Problem statement ▸ The answer must consist of every line below that holds the word "frequently".

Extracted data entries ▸
§ §
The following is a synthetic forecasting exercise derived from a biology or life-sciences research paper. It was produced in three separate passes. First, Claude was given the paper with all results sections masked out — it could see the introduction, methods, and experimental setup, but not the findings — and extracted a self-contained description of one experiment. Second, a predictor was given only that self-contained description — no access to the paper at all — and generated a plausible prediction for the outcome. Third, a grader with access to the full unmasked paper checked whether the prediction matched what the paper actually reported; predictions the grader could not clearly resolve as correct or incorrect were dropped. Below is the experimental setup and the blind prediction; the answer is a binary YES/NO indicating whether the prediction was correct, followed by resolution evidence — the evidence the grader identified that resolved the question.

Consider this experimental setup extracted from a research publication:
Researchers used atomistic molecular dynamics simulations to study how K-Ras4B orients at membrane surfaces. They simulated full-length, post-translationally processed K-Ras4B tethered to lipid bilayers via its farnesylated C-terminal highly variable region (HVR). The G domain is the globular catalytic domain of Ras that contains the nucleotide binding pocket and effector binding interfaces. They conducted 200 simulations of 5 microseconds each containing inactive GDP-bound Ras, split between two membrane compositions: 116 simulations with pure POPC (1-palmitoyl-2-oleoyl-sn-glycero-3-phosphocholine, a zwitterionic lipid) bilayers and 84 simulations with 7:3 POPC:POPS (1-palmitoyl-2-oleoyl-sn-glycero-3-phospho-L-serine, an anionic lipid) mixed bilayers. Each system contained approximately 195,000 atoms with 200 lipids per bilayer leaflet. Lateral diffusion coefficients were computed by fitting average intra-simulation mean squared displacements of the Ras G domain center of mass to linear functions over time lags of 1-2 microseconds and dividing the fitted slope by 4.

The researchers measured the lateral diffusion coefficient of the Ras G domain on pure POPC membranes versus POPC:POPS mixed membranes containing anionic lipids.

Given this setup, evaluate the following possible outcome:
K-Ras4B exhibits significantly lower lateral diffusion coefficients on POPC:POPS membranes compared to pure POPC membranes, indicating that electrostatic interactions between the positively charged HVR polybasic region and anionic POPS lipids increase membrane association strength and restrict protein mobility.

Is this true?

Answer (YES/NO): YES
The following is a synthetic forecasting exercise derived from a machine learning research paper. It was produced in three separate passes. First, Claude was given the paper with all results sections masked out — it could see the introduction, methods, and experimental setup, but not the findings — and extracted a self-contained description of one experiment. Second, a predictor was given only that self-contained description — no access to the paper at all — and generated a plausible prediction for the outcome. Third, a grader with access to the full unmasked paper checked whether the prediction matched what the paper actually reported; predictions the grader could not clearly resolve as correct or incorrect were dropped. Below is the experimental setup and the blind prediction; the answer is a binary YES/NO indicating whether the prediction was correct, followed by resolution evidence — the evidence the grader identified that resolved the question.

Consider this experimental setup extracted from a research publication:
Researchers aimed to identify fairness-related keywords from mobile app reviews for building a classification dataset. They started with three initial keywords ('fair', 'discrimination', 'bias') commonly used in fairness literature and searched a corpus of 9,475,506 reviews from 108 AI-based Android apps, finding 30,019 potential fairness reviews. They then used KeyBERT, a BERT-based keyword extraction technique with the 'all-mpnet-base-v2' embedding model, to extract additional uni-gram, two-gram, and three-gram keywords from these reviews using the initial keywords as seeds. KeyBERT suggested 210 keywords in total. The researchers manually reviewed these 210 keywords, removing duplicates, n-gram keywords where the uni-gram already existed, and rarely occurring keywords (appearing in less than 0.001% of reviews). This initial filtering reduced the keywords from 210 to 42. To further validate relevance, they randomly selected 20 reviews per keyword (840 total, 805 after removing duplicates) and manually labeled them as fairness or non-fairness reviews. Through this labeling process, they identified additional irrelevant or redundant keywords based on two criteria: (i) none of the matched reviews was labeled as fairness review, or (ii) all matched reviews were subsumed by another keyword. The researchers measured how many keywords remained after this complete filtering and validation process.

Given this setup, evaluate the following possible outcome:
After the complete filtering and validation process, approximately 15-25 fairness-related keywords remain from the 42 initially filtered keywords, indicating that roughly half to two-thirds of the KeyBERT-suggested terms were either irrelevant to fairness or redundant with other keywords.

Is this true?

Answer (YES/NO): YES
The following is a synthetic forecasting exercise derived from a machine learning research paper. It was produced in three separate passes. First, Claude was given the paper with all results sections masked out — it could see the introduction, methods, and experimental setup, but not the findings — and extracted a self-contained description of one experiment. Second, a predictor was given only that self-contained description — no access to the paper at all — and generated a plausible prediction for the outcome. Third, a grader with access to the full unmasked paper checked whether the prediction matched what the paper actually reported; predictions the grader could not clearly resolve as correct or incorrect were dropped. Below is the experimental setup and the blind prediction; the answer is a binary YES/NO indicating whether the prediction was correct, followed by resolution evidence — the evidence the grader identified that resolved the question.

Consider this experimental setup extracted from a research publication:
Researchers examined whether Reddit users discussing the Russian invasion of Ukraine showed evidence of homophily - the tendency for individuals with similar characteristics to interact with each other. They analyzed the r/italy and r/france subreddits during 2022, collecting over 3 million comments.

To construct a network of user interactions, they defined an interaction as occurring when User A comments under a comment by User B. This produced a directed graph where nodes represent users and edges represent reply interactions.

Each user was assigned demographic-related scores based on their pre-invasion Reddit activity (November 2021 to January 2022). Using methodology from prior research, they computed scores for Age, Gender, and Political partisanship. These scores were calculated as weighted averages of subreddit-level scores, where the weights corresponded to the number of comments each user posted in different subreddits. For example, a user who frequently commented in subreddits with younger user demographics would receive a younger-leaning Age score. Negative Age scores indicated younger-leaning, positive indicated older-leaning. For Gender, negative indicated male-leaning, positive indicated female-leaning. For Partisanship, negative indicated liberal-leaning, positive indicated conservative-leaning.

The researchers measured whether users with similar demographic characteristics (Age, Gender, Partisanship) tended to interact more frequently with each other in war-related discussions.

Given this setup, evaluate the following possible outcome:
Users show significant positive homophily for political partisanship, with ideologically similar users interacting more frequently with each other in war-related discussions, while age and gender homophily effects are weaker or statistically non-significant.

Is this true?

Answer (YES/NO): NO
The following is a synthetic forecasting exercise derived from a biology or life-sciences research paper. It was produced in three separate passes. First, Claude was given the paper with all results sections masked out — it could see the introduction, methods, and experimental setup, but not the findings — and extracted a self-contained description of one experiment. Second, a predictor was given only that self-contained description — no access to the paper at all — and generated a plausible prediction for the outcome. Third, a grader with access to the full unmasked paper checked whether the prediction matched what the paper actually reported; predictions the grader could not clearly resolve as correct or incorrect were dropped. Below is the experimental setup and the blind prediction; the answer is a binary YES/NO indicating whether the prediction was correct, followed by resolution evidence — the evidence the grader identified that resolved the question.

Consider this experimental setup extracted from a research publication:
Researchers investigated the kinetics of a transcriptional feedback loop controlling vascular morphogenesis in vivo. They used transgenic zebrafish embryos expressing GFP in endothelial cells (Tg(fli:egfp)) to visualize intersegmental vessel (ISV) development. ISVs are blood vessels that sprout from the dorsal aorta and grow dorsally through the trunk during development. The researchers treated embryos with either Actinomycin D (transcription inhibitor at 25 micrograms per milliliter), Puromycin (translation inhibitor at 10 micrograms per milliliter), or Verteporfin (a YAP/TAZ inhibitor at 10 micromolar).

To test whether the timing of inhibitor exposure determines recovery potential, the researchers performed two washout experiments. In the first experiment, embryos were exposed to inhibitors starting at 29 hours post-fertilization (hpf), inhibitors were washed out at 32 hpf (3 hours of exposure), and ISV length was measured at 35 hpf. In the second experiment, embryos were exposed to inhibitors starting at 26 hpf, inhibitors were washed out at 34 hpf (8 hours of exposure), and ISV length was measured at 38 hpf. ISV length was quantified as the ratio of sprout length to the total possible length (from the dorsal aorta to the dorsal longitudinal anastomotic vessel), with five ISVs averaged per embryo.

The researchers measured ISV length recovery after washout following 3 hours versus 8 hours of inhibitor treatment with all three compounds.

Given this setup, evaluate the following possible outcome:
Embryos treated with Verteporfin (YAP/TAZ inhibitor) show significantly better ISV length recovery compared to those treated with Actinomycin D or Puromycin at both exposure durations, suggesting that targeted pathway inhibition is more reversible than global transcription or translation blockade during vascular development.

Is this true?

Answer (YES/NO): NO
§ §
Result of the exercise ▸
Each user was assigned demographic-related scores based on their pre-invasion Reddit activity (November 2021 to January 2022). Using methodology from prior research, they computed scores for Age, Gender, and Political partisanship. These scores were calculated as weighted averages of subreddit-level scores, where the weights corresponded to the number of comments each user posted in different subreddits. For example, a user who frequently commented in subreddits with younger user demographics would receive a younger-leaning Age score. Negative Age scores indicated younger-leaning, positive indicated older-leaning. For Gender, negative indicated male-leaning, positive indicated female-leaning. For Partisanship, negative indicated liberal-leaning, positive indicated conservative-leaning.
The researchers measured whether users with similar demographic characteristics (Age, Gender, Partisanship) tended to interact more frequently with each other in war-related discussions.
Users show significant positive homophily for political partisanship, with ideologically similar users interacting more frequently with each other in war-related discussions, while age and gender homophily effects are weaker or statistically non-significant.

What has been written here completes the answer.